The statue of John Hus in the centre of the Old Town Square in Prague at night, and the Church of Saint Nicholas of the Czechoslovak Hussite Church (Photograph: Patrick Comerford, 2019)
Patrick Comerford
Today marks the anniversary of the execution of two key and contrasting figures in the European Reformations: Jan Hus and Thomas More were executed 120 years apart, but were key people in formulating the ideas of both the Reformation and the Counter-Reformation.
On 6 July 1415, Jan Hus (1369-1415), the Bohemian preacher and the forerunner of the Protestant Reformations, was burned as a heretic in Constance, Germany.
Jan Hus was inspired by the teachings of John Wycliffe and was a key forerunner of the later Reformation in the 16th century. He criticised religious and moral decay in the Catholic Church, and he believed the Mass should be celebrated in the local language, rather than in Latin.
Hus was finally condemned by the Council of Constance and burned at the stake in 1415, leading to the Hussite Wars.
The Jan Hus Memorial stands in the Old Town Square in Prague. This huge monument depicts Hus with Hussite warriors and Protestants who were forced into exile 200 years after Hus in the wake of the lost Battle of the White Mountain during the Thirty Years’ War, and a young mother who symbolises national rebirth.
The monument was so large that the sculptor, Ladislav Šaloun, designed and built his own villa and studio to complete the work. It was unveiled in 1915 to mark the 500th anniversary of Jan Hus’s martyrdom.
The Moravian Church or Unitas Fratrum, the Evangelical Church of Czech Brethren, which was reconstituted in 1918, and the Czechoslovak Hussite Church all see themselves as the spiritual heirs to Hus and his followers.
To the people of Bohemia, Jan Hus became a symbol of dissent and national resistance, and later became a symbol of opposition to Habsburg rule. During Communist rule, sitting at the feet of the Jan Hus memorial became a way of quietly expressing opposition. The memorial was restored in 2007.

Your task: Pick up the piece on Jan Hus and Thomas More right after its last sentence and write the next part. The lines that come next have nothing to do with the piece on Jan Hus and Thomas More.

Data lines:
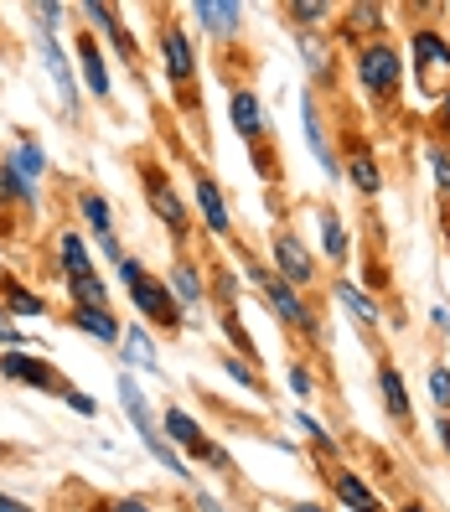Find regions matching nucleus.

The answer:
Sir Thomas More depicted in window on the south side at the east end of Saint Lawrence Jewry (Photograph: Patrick Comerford)
Sir Thomas More was executed for treason on 6 July 1535, having recently resigned as Lord Chancellor of England.
Sir Thomas More (1478-1535) was a great English lawyer, social philosopher, author and statesman at the time of the Tudor Reformation. He is recognised as a saint by the Roman Catholic Church, and is also named in the calendar of a number of Anglican churches, but is seen by others as the persecutor and pursuer of early Protestants and Reformers.
More is often known through his portrayal by Paul Scofield in Fred Zimmermann’s movie, A Man for All Seasons (1966), or more recently for his portrayal in The Tudors, the television series filmed in Christ Church Cathedral, Dublin.
Thomas More was born in Milk Street, London then in the parish of Saint Mary Magdalen, and was probably baptised there.
One of his early mentors and tutors was the Vicar of Saint Lawrence Jewry, William Grocyn, the English Renaissance scholar credited with reintroducing Greek to the academic curriculum in England. Erasmus described Grocyn as ‘the patron and preceptor of us all.’
While Grocyn was Vicar of Saint Lawrence Jewry (1496-1517), Thomas More lectured in the church in 1501 on Saint Augustine’s De Civitate Dei (The City of God), which was formative in his thinking on church-state relations. Appropriately, he is commemorated in a window above the pulpit.
During his life More gained a reputation as a leading renaissance humanist, as an opponent of both Martin Luther’s theology and of William Tyndale’s translation of the Bible into English.
He gave the English language the word ‘utopia,’ the name he gave to the ideal, imaginary island nation whose political system he described in Utopia (1516). Utopia is a Greek pun on ou-topos, meaning no place, and eu-topos, meaning good place.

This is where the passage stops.